PROBLEM STATEMENT
Revise the listing below so that "windowsill" appears wherever "window sill" stands, and leave everything else as it is.

DATA SHOWN
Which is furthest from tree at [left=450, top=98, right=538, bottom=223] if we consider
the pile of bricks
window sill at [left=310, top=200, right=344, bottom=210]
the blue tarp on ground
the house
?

SOLVED PROBLEM
Which is furthest from tree at [left=450, top=98, right=538, bottom=223] if we consider
the pile of bricks
windowsill at [left=310, top=200, right=344, bottom=210]
the blue tarp on ground
the house
?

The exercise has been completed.